| Instructions to follow |
Transcribe the material word for word, but without the images.

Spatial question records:

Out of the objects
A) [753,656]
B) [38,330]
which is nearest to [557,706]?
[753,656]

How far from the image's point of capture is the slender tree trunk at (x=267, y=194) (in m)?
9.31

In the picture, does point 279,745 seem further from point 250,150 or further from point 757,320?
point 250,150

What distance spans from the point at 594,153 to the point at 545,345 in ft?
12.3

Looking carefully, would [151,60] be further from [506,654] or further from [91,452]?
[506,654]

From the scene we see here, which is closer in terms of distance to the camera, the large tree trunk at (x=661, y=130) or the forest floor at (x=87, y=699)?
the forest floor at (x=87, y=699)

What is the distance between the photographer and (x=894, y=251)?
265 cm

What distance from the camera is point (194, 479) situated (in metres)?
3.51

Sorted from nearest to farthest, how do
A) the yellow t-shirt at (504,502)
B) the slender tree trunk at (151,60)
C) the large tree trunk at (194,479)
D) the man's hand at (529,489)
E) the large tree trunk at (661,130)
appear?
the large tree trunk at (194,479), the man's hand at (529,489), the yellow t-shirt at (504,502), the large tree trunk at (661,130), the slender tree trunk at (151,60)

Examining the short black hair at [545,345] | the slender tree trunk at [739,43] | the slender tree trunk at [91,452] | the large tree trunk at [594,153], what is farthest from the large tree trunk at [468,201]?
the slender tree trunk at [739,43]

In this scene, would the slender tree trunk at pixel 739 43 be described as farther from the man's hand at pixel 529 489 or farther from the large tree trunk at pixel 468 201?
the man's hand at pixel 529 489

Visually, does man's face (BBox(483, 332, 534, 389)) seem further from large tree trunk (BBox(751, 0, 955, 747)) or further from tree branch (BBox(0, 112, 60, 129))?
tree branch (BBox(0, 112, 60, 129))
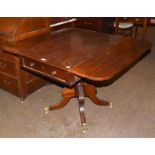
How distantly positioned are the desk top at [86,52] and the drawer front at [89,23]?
1.11 m

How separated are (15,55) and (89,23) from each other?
1.53 metres

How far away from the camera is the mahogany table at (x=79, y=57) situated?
1658mm

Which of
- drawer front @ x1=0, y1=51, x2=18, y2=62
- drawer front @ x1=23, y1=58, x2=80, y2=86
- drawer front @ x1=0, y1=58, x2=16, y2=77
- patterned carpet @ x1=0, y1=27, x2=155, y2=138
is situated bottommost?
patterned carpet @ x1=0, y1=27, x2=155, y2=138

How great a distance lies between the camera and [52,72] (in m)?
1.80

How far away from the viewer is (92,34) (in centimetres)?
236

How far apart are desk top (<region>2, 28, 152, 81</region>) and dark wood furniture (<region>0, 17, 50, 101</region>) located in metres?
0.10

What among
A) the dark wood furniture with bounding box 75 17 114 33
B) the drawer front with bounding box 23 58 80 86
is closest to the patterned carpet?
the drawer front with bounding box 23 58 80 86

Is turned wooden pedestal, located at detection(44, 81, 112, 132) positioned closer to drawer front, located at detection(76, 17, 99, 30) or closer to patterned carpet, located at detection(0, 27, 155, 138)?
patterned carpet, located at detection(0, 27, 155, 138)

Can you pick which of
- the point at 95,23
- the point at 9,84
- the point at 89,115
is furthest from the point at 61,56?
the point at 95,23

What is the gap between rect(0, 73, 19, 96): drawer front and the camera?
2.51 meters

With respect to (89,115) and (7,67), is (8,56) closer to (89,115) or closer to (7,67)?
(7,67)

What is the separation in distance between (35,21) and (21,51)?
0.56 meters
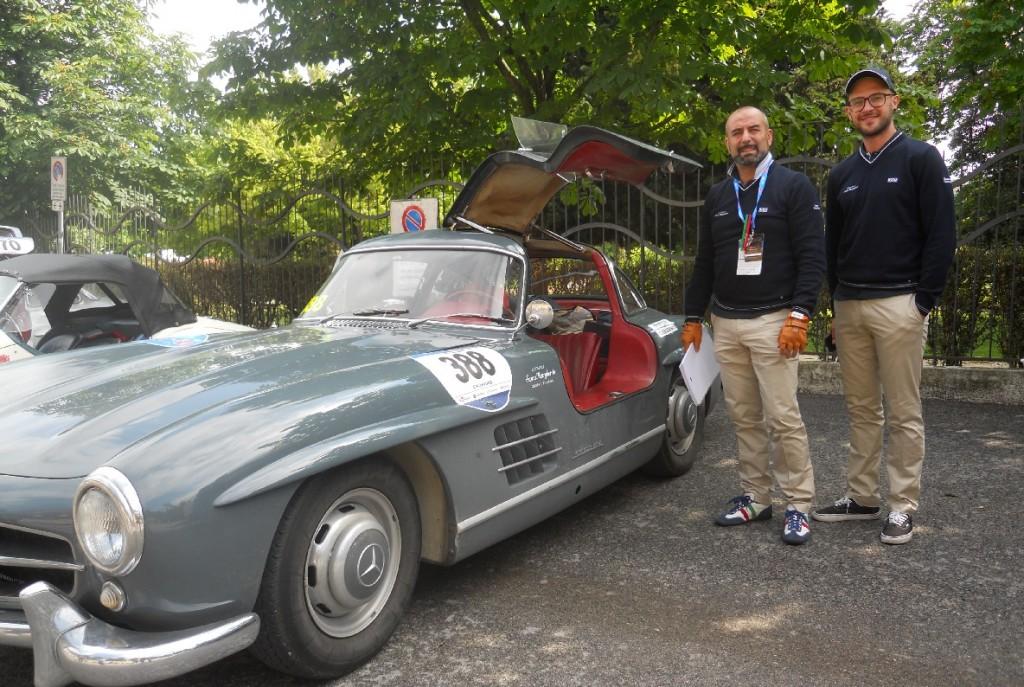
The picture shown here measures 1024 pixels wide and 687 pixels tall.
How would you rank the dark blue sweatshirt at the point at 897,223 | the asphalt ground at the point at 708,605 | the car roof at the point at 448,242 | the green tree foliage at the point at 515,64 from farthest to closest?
the green tree foliage at the point at 515,64 → the car roof at the point at 448,242 → the dark blue sweatshirt at the point at 897,223 → the asphalt ground at the point at 708,605

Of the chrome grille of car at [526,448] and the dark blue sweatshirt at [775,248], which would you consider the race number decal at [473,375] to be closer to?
the chrome grille of car at [526,448]

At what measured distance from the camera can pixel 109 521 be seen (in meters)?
2.32

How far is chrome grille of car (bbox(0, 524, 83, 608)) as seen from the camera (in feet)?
8.01

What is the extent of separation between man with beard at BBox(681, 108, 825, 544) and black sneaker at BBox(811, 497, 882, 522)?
0.28m

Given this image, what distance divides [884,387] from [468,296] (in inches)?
86.0

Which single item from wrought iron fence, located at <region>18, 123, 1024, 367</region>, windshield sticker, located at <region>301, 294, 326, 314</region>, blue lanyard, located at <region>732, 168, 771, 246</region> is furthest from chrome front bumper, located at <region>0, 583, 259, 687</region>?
wrought iron fence, located at <region>18, 123, 1024, 367</region>

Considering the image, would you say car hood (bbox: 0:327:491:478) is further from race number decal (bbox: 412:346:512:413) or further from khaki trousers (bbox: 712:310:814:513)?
khaki trousers (bbox: 712:310:814:513)

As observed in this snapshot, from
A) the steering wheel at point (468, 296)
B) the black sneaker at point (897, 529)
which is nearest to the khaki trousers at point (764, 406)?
the black sneaker at point (897, 529)

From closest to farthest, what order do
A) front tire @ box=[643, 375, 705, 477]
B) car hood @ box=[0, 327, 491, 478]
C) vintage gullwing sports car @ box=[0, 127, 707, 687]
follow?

| Reply |
Out of the objects
A) [753,656]
B) [38,330]
which is nearest to [557,706]?
[753,656]

How far from the image's point of capture is the slender tree trunk at (x=267, y=194) (in m)?
9.31

In the picture, does point 279,745 seem further from point 250,150 or further from point 757,320?
point 250,150

What distance spans from the point at 594,153 to the point at 545,345 in ft?
12.3

Looking carefully, would [151,60] be further from [506,654] or further from [91,452]?
[506,654]

From the scene we see here, which is closer in terms of distance to the camera, the large tree trunk at (x=661, y=130) or the forest floor at (x=87, y=699)?
the forest floor at (x=87, y=699)

What is the distance between the photographer and (x=894, y=251)?
265 cm

What distance from the camera is point (194, 479) situated (in metres)?
3.51

Sorted from nearest to farthest, how do
A) the yellow t-shirt at (504,502)
B) the slender tree trunk at (151,60)
C) the large tree trunk at (194,479)
D) the man's hand at (529,489)
E) the large tree trunk at (661,130)
appear?
the large tree trunk at (194,479), the man's hand at (529,489), the yellow t-shirt at (504,502), the large tree trunk at (661,130), the slender tree trunk at (151,60)

Examining the short black hair at [545,345] | the slender tree trunk at [739,43] | the slender tree trunk at [91,452] | the large tree trunk at [594,153], what is farthest from the large tree trunk at [468,201]?
the slender tree trunk at [739,43]

In this scene, would the slender tree trunk at pixel 739 43 be described as farther from the man's hand at pixel 529 489 or farther from the large tree trunk at pixel 468 201?
the man's hand at pixel 529 489

Visually, does man's face (BBox(483, 332, 534, 389)) seem further from large tree trunk (BBox(751, 0, 955, 747)) or further from tree branch (BBox(0, 112, 60, 129))?
tree branch (BBox(0, 112, 60, 129))
How distantly positioned are the desk top at [86,52] and the drawer front at [89,23]?
1.11 m

How separated are (15,55) and (89,23) from each other?
1.53 metres

How far away from the camera is the mahogany table at (x=79, y=57) situated?
1658mm

Which of
- drawer front @ x1=0, y1=51, x2=18, y2=62
- drawer front @ x1=23, y1=58, x2=80, y2=86
- drawer front @ x1=0, y1=58, x2=16, y2=77
- patterned carpet @ x1=0, y1=27, x2=155, y2=138
is situated bottommost?
patterned carpet @ x1=0, y1=27, x2=155, y2=138

How great a distance lies between the camera and [52,72] (in m)?
1.80

How far away from the viewer is (92,34) (in centimetres)?
236

How far apart are desk top (<region>2, 28, 152, 81</region>) and dark wood furniture (<region>0, 17, 50, 101</region>) located in metres?
0.10

What among
A) the dark wood furniture with bounding box 75 17 114 33
B) the drawer front with bounding box 23 58 80 86
is closest to the patterned carpet?
the drawer front with bounding box 23 58 80 86

Is turned wooden pedestal, located at detection(44, 81, 112, 132) positioned closer to drawer front, located at detection(76, 17, 99, 30) or closer to patterned carpet, located at detection(0, 27, 155, 138)?
patterned carpet, located at detection(0, 27, 155, 138)

Can you pick which of
- the point at 95,23
- the point at 9,84
- the point at 89,115
is furthest from the point at 61,56?
the point at 95,23

What is the gap between rect(0, 73, 19, 96): drawer front and the camera?
2.51 meters

With respect to (89,115) and (7,67), is (8,56) closer to (89,115) or closer to (7,67)?
(7,67)

What is the separation in distance between (35,21) and (21,51)?
0.56 meters
The picture shown here measures 1024 pixels wide and 687 pixels tall.
How would you rank the dark blue sweatshirt at the point at 897,223 | the asphalt ground at the point at 708,605 | the car roof at the point at 448,242 | the green tree foliage at the point at 515,64 from farthest to closest?
the green tree foliage at the point at 515,64 → the car roof at the point at 448,242 → the dark blue sweatshirt at the point at 897,223 → the asphalt ground at the point at 708,605

Of the chrome grille of car at [526,448] and the dark blue sweatshirt at [775,248], which would you consider the race number decal at [473,375] to be closer to?
the chrome grille of car at [526,448]

At what measured distance from the camera can pixel 109 521 be seen (in meters)?
2.32

How far is chrome grille of car (bbox(0, 524, 83, 608)) as seen from the camera (in feet)?
8.01

What is the extent of separation between man with beard at BBox(681, 108, 825, 544) and black sneaker at BBox(811, 497, 882, 522)?
0.28m

Given this image, what distance divides [884,387] from [468,296] (in inches)?
86.0

Which single item from wrought iron fence, located at <region>18, 123, 1024, 367</region>, windshield sticker, located at <region>301, 294, 326, 314</region>, blue lanyard, located at <region>732, 168, 771, 246</region> is furthest from chrome front bumper, located at <region>0, 583, 259, 687</region>?
wrought iron fence, located at <region>18, 123, 1024, 367</region>

Considering the image, would you say car hood (bbox: 0:327:491:478) is further from race number decal (bbox: 412:346:512:413) or further from khaki trousers (bbox: 712:310:814:513)?
khaki trousers (bbox: 712:310:814:513)

As observed in this snapshot, from
A) the steering wheel at point (468, 296)
B) the black sneaker at point (897, 529)
which is nearest to the khaki trousers at point (764, 406)?
the black sneaker at point (897, 529)

From closest to farthest, what order do
A) front tire @ box=[643, 375, 705, 477]
B) car hood @ box=[0, 327, 491, 478]
C) vintage gullwing sports car @ box=[0, 127, 707, 687]
follow?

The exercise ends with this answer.